**Task**
Reproduce only the stretch from the line containing "Looking over this" through the end of the data, swapping every "gravel" for "ballast" and leaving everything else unchanged.
--- BEGIN Material ---
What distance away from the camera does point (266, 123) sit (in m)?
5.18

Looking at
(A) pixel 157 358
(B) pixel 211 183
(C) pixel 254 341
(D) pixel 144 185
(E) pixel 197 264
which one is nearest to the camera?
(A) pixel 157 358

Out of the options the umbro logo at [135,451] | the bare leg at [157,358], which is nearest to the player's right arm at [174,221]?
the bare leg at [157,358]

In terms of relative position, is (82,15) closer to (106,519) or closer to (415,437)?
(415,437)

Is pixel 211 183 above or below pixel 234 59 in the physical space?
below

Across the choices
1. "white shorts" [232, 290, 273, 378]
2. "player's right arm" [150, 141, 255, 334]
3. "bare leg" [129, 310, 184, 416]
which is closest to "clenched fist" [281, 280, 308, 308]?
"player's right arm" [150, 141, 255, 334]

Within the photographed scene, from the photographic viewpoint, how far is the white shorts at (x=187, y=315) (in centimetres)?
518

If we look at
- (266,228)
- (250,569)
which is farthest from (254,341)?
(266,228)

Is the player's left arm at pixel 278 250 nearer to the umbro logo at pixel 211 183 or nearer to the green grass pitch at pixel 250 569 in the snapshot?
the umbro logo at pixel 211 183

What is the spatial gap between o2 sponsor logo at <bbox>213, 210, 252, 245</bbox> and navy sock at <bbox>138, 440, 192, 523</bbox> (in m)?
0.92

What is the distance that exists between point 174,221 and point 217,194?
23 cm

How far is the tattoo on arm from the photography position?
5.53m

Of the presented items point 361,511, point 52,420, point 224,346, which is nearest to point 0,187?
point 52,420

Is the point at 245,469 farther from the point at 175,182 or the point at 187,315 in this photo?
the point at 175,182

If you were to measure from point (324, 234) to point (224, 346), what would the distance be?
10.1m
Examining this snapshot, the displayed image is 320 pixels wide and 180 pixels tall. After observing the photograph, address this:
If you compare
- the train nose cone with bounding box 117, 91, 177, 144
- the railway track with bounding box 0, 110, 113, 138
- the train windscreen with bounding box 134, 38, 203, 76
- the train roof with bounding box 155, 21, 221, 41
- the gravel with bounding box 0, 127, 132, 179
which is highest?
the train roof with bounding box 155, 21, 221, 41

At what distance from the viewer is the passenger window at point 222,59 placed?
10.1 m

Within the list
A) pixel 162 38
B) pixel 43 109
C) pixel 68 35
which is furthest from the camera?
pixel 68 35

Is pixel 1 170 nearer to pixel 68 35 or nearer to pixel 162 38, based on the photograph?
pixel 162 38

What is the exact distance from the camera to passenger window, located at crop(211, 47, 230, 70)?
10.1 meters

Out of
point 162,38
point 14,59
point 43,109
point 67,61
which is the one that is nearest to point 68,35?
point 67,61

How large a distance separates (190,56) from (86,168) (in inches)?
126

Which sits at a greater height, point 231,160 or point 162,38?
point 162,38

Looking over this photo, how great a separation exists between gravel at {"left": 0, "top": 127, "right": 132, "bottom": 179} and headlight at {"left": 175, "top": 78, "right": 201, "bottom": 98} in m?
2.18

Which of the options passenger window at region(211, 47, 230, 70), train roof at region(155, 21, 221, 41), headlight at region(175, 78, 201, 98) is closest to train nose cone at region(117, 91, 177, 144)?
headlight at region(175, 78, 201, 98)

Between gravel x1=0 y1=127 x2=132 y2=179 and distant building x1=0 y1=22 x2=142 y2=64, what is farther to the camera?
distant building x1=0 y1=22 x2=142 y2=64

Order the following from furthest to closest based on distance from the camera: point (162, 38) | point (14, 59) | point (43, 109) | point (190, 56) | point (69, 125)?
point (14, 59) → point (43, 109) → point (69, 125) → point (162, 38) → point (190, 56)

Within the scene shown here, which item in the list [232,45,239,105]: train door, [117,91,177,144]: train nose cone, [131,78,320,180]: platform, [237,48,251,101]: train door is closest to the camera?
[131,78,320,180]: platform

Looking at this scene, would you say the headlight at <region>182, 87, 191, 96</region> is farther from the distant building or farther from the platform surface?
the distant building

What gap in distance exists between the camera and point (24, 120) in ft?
--- END Material ---
**Answer**
Looking over this photo, how great a separation exists between ballast at {"left": 0, "top": 127, "right": 132, "bottom": 179} and headlight at {"left": 175, "top": 78, "right": 201, "bottom": 98} in m?
2.18

Which of the options passenger window at region(211, 47, 230, 70), train roof at region(155, 21, 221, 41), headlight at region(175, 78, 201, 98) is closest to train nose cone at region(117, 91, 177, 144)?
headlight at region(175, 78, 201, 98)

Between ballast x1=0 y1=127 x2=132 y2=179 and distant building x1=0 y1=22 x2=142 y2=64, what is farther to the camera?
distant building x1=0 y1=22 x2=142 y2=64

Order the following from furthest to closest based on distance from the camera: point (162, 38) | point (14, 59) | point (43, 109) | point (190, 56) | point (69, 125)?
point (14, 59) → point (43, 109) → point (69, 125) → point (162, 38) → point (190, 56)

Within the scene shown here, which item in the list [232,45,239,105]: train door, [117,91,177,144]: train nose cone, [131,78,320,180]: platform, [237,48,251,101]: train door is closest to the camera?
[131,78,320,180]: platform

Looking at this scene, would you say the headlight at <region>182, 87, 191, 96</region> is farther from the distant building or farther from the platform surface?
the distant building

What gap in distance exists between the camera and point (24, 120) in ft?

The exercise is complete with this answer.